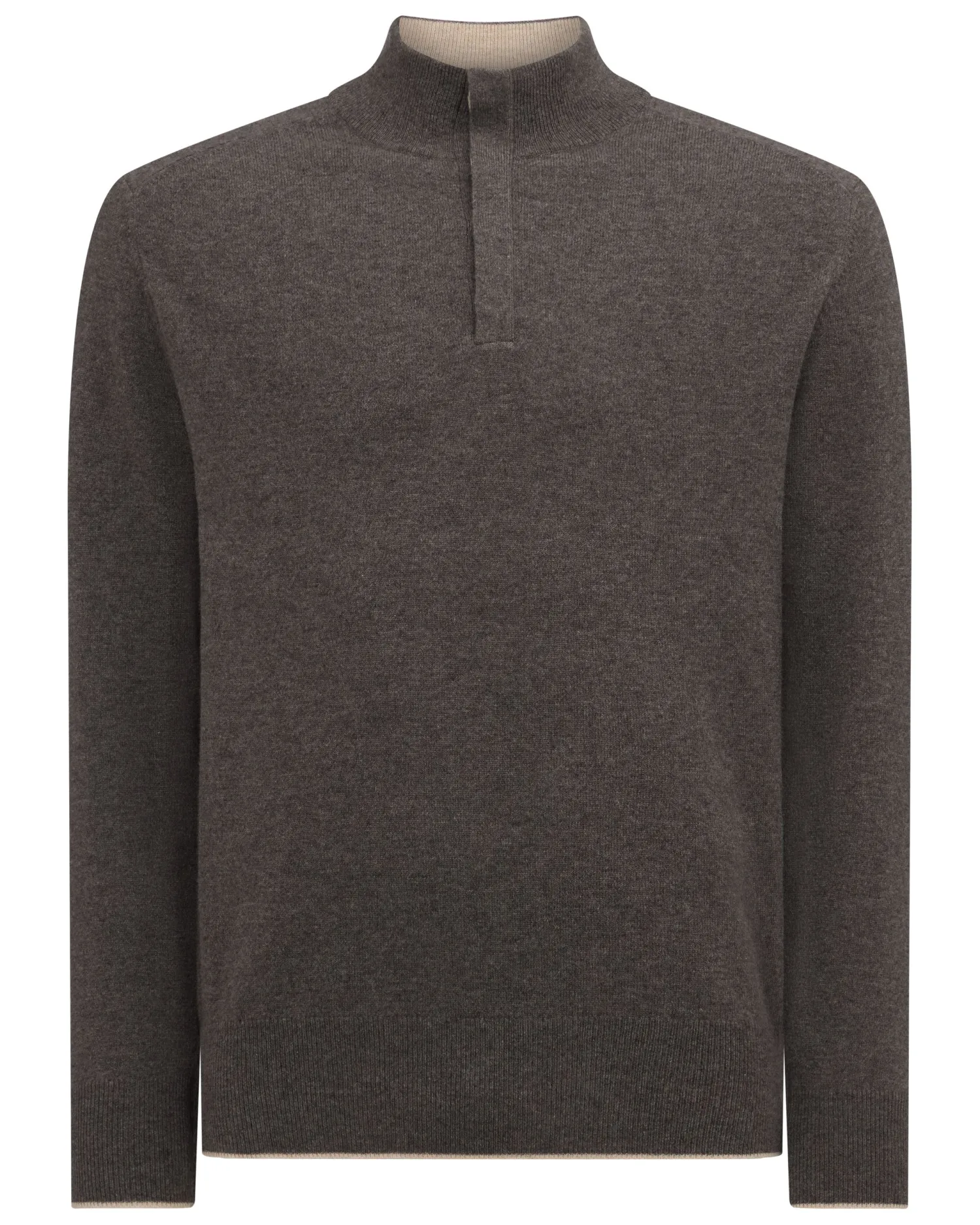 Women N.Peal Natural | Natural*Men's Half Button Cashmere Sweater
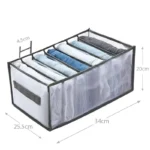 7 Grids Storage Box Wardrobe Drawer Organizer with Handles T-Shirts Jeans and Bras Separator Foldable Drawer Organizer Gray - Image 3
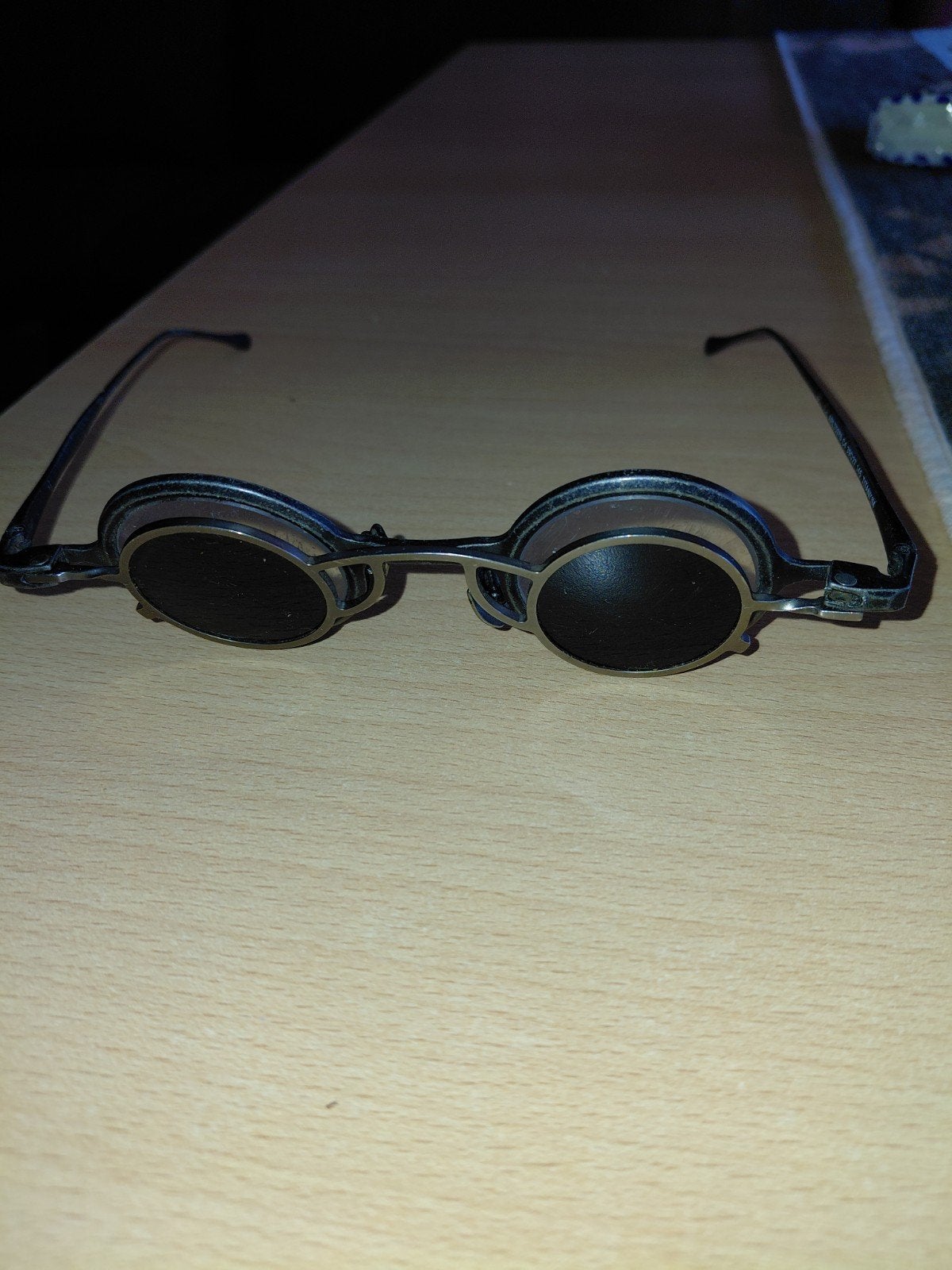 Bodemvondst Titanium bril met voorzet zonnebril, Ophalen of Verzenden, Bruin, Bril, Overige merken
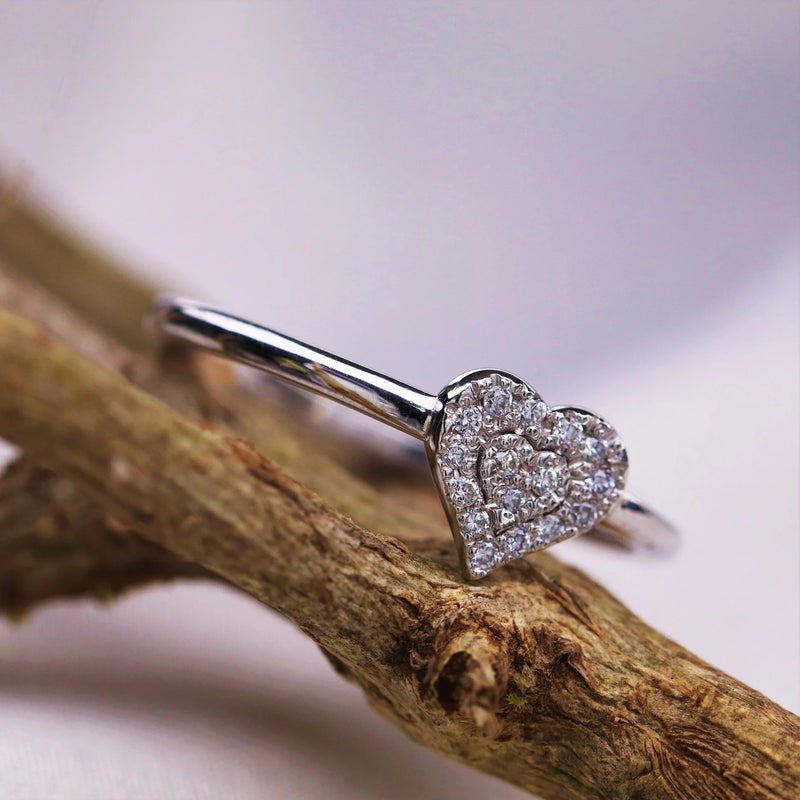 Heart Shape Ring in Gold with Diamonds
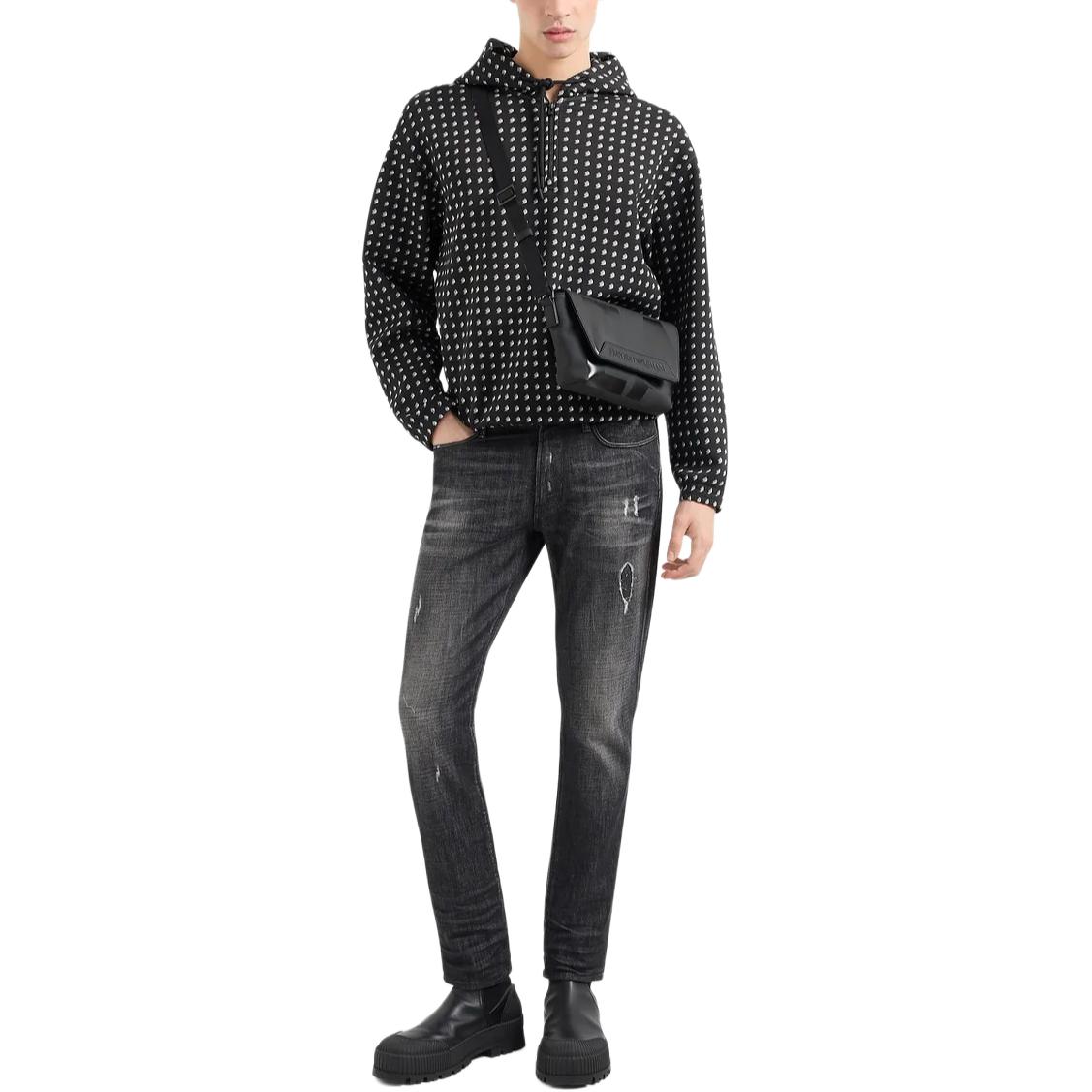 EMPORIO ARMANI SS24  Black Slim Fit Low-Rise Distressed Jeans 3D1J06-1D14Z-10006 圖 3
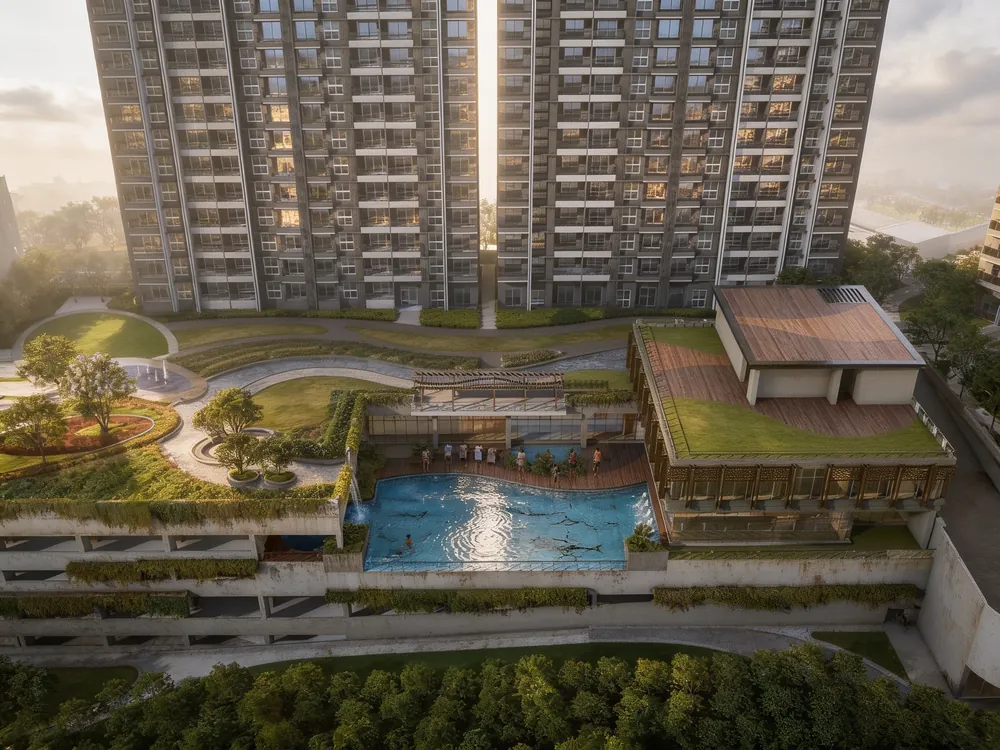 High-rise towers with podium gardens — Godrej Kada Agrahara (2 of 5)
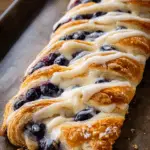 Blueberry Cream Cheese Pastry Braid with Vanilla Icing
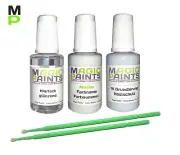 Touch-Up Paint Set Suitable For VW, R902 / L902 Gray White + Clear Coat + Primer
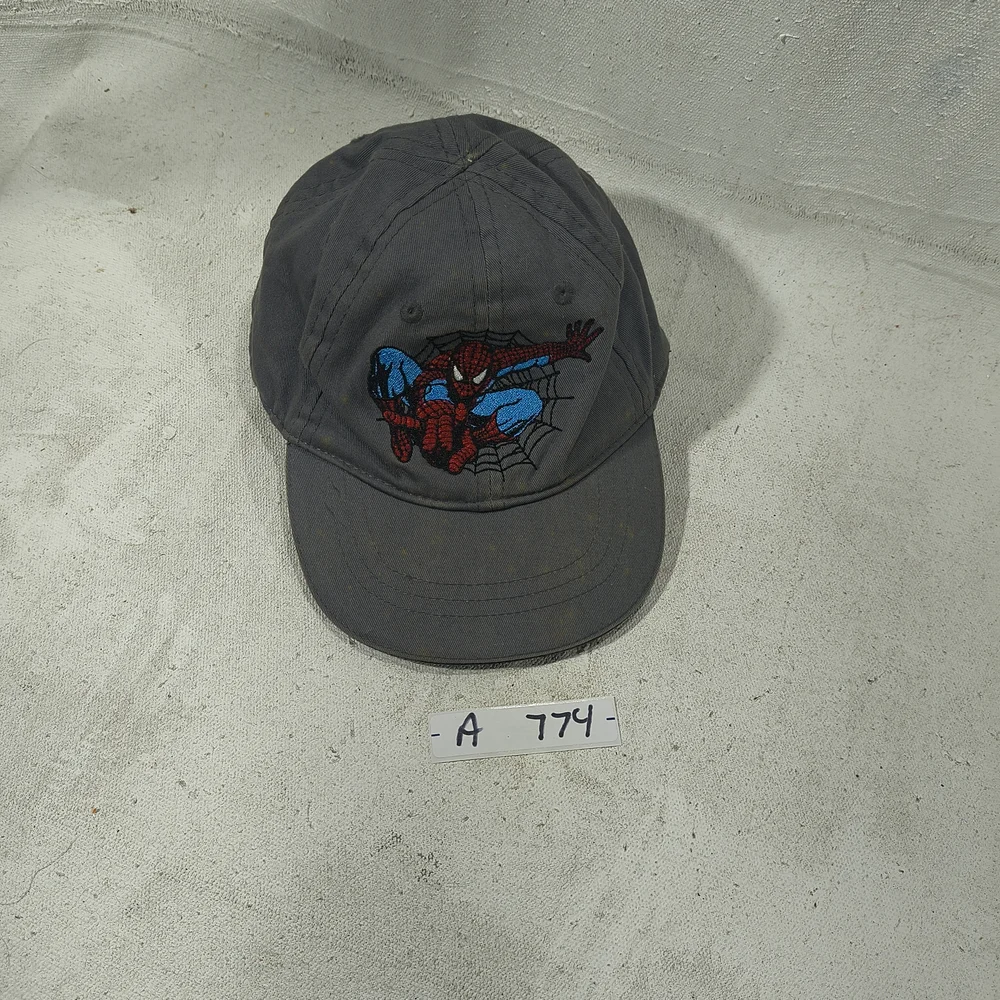 Marvel Spider-Man Kids Distressed Adjustable Cap - Dark Gray and Blue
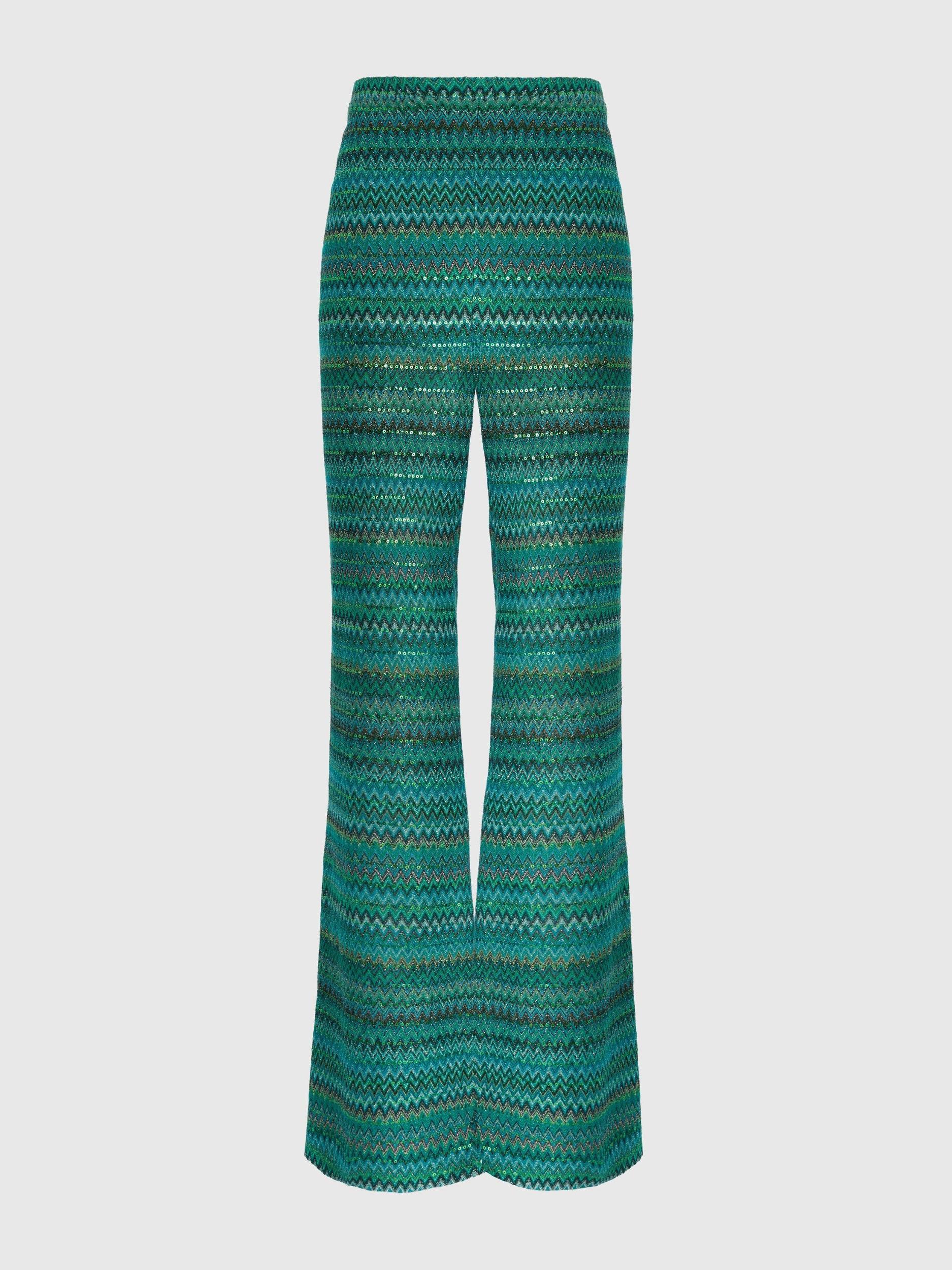 Flare trousers in zigzag viscose blend with sequins Product Image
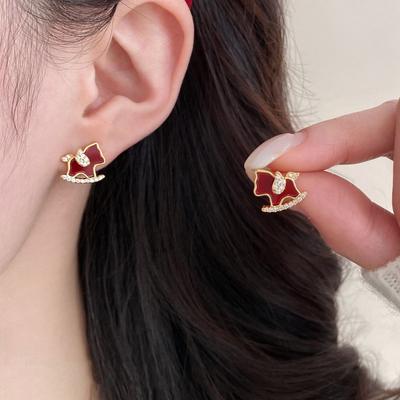 Fliegende Pony-Ohrstecker - Neujahrs-Glücksjahr-Ohrringe - Elegantes und luxuriöses Design Pony-Ohrringe für Damen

== == ==

_Requirement_. Rewrite all of the lines above, changing every "Gray" to "Grey" and keeping everything else the same, and leave the pictures out of your answer.

_Reply_.
 Women N.Peal Natural | Natural*Men's Half Button Cashmere Sweater
 7 Grids Storage Box Wardrobe Drawer Organizer with Handles T-Shirts Jeans and Bras Separator Foldable Drawer Organizer Grey - Image 3
 Bodemvondst Titanium bril met voorzet zonnebril, Ophalen of Verzenden, Bruin, Bril, Overige merken
 Heart Shape Ring in Gold with Diamonds
 EMPORIO ARMANI SS24  Black Slim Fit Low-Rise Distressed Jeans 3D1J06-1D14Z-10006 圖 3
 High-rise towers with podium gardens — Godrej Kada Agrahara (2 of 5)
 Blueberry Cream Cheese Pastry Braid with Vanilla Icing
 Touch-Up Paint Set Suitable For VW, R902 / L902 Grey White + Clear Coat + Primer
 Marvel Spider-Man Kids Distressed Adjustable Cap - Dark Grey and Blue
 Flare trousers in zigzag viscose blend with sequins Product Image
 Fliegende Pony-Ohrstecker - Neujahrs-Glücksjahr-Ohrringe - Elegantes und luxuriöses Design Pony-Ohrringe für Damen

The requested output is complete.